Fixie Architecture Overview

This page provides a technical overview of the Fixie platform, focusing on the programming model used to build applications with Fixie.

System Overview

The following diagram is a high-level representation of the Fixie platform:

architecture.png

The Fixie system comprises a cloud-hosted API (app.fixie.ai) that provides a GraphQL-based API endpoint to clients and a set of agents, each possessing a specific set of skills such as accessing a remote API, pulling data from a database, summarizing text, etc.

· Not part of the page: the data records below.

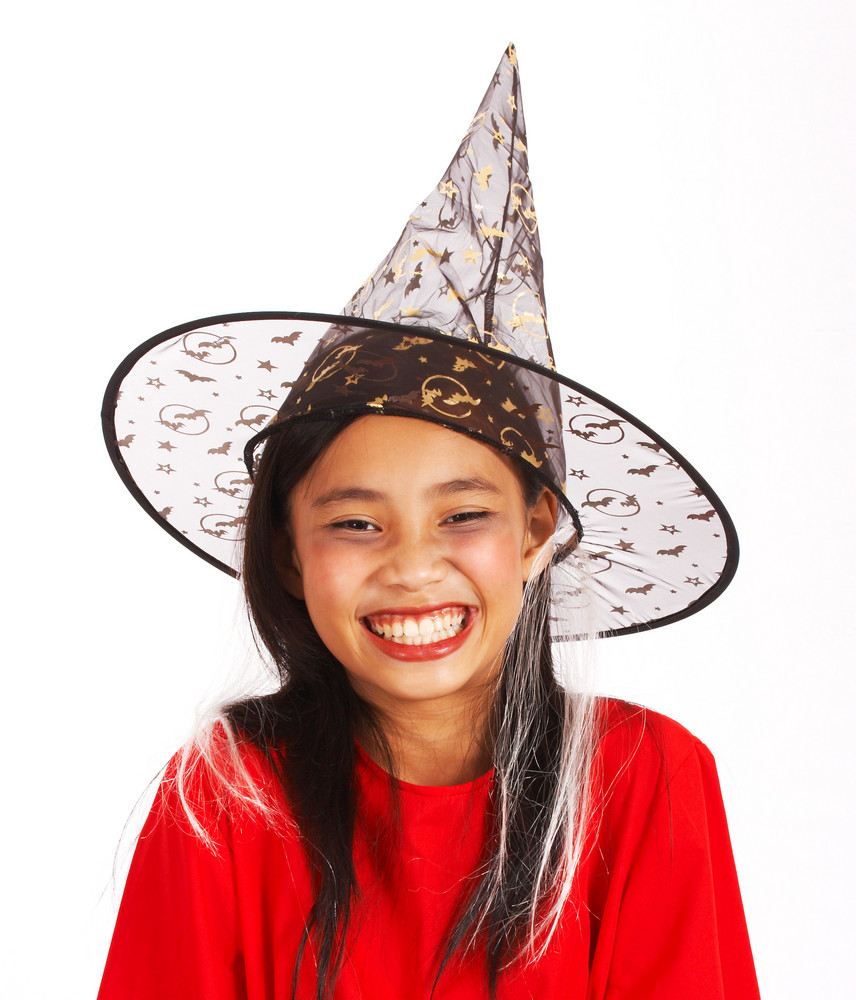 Cute Girl Dressed As A Witch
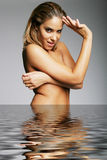 Topless nude woman smiling in water - spa Royalty Free Stock Image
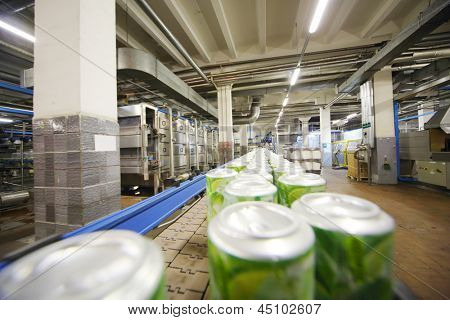 MOSCOW - MAY 16: Cans with drink mojito on conveyor in Ochakovo factory, on May 16, 2012 in Moscow, Russia. Ochakovo - is one of most modern plants, not only in Russia but also in Europe.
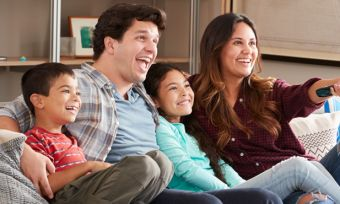 Young family sitting on sofa watching TV
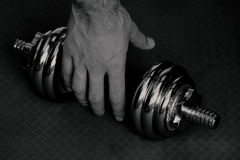 Black and white dumbell with hand Stock Photo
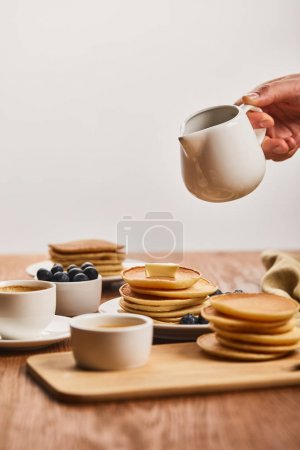 Photo for Cropped view of man holding jug with syrup upon plate with pancakes and blueberries near cup of coffee and bowl with honey isolated on grey - Royalty Free Image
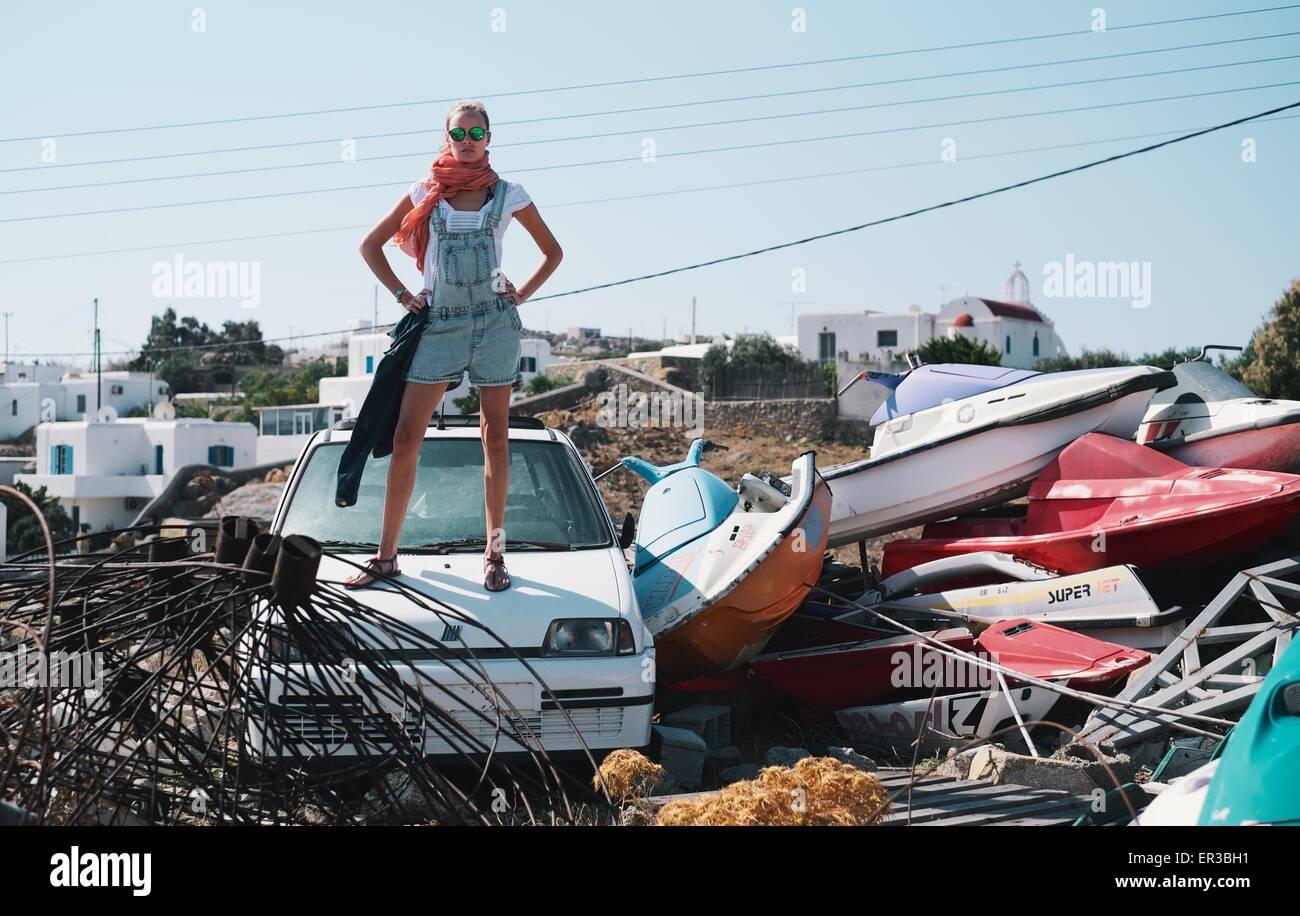 Femme debout sur la voiture en parc à ferrailles Photo Stock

The core Fixie service runs on the cloud. Agents can operate anywhere: hosted by Fixie, hosted by a customer, or hosted by third parties. Each agent functions as an independent microservice. Fixie's agent registry maintains metadata about each agent, including its description, owner information, and the URL where messages can be sent to the agent.

GraphQL API

The Fixie GraphQL API allows clients to interact with the system in several ways:

  • Query the set of agents in the system, returning metadata about each agent, such as the name, owner, set of example queries that the agent supports, etc.
  • Register a new agent (described in the Creating an Agent section below).
  • Create, list, and delete Sessions. A Session can be thought of as a chat session with the Fixie system, between the client and one or more agents.
  • Post a Message to a Session, sending a new query to Fixie for system processing.
  • Retrieve the Messages in a Session, including those Messages sent by agents.

Example Query Flow

To illustrate the end-to-end system, let's walk through what happens when a client issues a query, such as "Schedule a 30-minute meeting with Zach sometime between now and next Tuesday". The red circled numbers on the diagram above refer to each step below.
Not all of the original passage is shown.